Rapport public sur les conflits en territoire de Djugu, province de l’Ituri Décembre 2017 à septembre 2019

Résumé

Depuis décembre 2017, la province de l’Ituri, et plus spécifiquement le territoire de Djugu, est affectée par des violences de grande ampleur ainsi que des violations et atteintes aux droits de l’homme commises dans un contexte de tensions interethniques entre les communautés Lendu et Hema notamment, et qui ont occasionné plusieurs centaines de victimes ainsi que des déplacements massifs de population.

Plusieurs enquêtes menées par le Bureau conjoint des Nations Unies aux droits de l’homme (BCNUDH) ont permis d’établir que, de décembre 2017 à septembre 2019, au moins 701 personnes ont été tuées, 168 autres blessées et 142 personnes ont été victimes de violences sexuelles dans ce contexte. De plus, le BCNUDH a documenté au moins 218 cas d’extorsion, de pillage et/ou de destruction de maisons, écoles et centres de santé dans différents villages du territoire de Djugu qui ont également affecté le territoire voisin de Mahagi.
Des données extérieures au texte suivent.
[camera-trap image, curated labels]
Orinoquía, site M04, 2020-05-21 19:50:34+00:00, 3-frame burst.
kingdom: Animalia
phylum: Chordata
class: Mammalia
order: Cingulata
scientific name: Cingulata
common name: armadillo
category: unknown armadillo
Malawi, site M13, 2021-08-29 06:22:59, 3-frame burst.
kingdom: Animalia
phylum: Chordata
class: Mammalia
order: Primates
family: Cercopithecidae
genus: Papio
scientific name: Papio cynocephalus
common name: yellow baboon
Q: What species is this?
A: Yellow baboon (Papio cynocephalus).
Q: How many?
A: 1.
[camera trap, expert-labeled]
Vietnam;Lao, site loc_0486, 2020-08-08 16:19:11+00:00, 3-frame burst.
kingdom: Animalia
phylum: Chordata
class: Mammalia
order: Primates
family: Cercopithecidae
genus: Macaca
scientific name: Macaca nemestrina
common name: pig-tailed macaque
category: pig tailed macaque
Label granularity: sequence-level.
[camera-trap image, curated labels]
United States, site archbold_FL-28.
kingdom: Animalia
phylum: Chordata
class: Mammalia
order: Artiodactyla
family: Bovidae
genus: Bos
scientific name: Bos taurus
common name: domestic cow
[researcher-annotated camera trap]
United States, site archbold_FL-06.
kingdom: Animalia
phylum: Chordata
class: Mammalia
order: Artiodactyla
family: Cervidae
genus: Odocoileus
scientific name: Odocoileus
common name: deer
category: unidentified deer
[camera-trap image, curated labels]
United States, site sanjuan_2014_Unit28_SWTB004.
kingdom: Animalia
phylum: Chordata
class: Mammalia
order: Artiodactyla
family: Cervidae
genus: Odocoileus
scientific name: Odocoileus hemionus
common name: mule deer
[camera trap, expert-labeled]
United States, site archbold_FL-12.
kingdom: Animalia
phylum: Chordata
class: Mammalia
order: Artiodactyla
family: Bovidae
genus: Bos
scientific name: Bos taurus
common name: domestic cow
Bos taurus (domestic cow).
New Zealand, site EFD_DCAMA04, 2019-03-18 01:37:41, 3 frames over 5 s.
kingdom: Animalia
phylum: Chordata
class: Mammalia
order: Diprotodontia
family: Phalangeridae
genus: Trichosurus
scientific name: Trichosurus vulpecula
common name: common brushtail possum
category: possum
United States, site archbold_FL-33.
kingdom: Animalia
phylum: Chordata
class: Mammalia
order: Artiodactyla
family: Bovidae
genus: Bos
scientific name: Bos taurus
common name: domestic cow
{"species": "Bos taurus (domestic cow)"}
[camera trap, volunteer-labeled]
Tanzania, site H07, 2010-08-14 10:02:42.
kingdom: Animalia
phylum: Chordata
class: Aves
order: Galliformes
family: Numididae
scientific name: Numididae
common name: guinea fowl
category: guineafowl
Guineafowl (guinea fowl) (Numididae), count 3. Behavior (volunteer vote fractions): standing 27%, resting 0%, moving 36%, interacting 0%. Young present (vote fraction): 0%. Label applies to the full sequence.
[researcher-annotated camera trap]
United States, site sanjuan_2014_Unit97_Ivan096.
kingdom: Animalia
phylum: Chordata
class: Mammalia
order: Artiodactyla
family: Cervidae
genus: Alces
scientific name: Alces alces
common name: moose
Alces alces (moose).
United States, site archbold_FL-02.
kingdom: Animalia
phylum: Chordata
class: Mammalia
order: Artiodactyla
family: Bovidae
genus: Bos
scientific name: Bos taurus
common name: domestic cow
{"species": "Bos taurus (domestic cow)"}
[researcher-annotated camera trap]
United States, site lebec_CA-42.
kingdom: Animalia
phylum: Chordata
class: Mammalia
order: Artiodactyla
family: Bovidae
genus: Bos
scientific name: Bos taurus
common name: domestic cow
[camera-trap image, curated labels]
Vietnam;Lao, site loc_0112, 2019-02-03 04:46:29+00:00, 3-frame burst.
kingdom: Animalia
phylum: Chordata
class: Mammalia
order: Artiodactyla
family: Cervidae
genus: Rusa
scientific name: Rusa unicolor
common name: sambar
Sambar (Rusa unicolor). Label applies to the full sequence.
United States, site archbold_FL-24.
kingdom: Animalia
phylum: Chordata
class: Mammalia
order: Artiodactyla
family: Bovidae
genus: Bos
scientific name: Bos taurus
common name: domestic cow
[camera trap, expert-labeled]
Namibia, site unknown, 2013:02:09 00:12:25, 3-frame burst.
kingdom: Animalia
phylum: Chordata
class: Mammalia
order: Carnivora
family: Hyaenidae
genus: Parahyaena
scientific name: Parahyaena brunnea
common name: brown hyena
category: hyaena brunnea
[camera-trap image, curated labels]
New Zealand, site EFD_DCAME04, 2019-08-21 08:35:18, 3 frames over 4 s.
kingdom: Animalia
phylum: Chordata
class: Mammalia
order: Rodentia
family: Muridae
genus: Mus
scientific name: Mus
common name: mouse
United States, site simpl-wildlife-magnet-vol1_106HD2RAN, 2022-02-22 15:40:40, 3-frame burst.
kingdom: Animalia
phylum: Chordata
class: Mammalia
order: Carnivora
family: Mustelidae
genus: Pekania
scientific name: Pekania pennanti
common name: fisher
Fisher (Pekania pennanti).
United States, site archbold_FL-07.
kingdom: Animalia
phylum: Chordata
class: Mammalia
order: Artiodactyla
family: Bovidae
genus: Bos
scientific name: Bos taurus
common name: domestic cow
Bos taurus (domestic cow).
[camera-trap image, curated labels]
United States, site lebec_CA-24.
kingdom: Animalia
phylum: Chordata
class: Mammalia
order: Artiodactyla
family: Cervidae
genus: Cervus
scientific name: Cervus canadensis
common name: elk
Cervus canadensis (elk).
Parmi les victimes, un grand nombre a été tué ou blessé lors d’attaques menées par des groupes de personnes armées présumées appartenir à la communauté Lendu contre diverses localités habitées par les Hema dans le territoire de Djugu. Les corps de nombreuses victimes ont été mutilés et certains démembrés et emportés par les assaillants. Ces attaques semblent avoir été planifiées et organisées dans le but d’infliger des pertes graves et un traumatisme à long terme aux membres de la communauté Hema vivant dans le territoire de Djugu afin de les empêcher de retourner dans leurs villages et de pouvoir ainsi prendre le contrôle de leurs terres. L’un des enjeux majeurs du conflit est en effet le contrôle des terres par les Lendu.
Si ces attaques ont été initialement perpétrées par des membres de la communauté Lendu dans le cadre d’affrontements communautaires, à partir de septembre 2018 l’évolution de la nature du conflit et des caractéristiques associées aux auteurs des attaques permettent de qualifier ces violences d’atteintes aux droits de l’homme attribuables à un groupe armé.
Le BCNUDH a également documenté des actes de représailles par des membres de la communauté Hema contre des membres de la communauté Lendu entre décembre 2017 et mai 2018. Ces représailles ont causé, notamment des incendies de villages et des attaques isolées contre des membres de la communauté Lendu.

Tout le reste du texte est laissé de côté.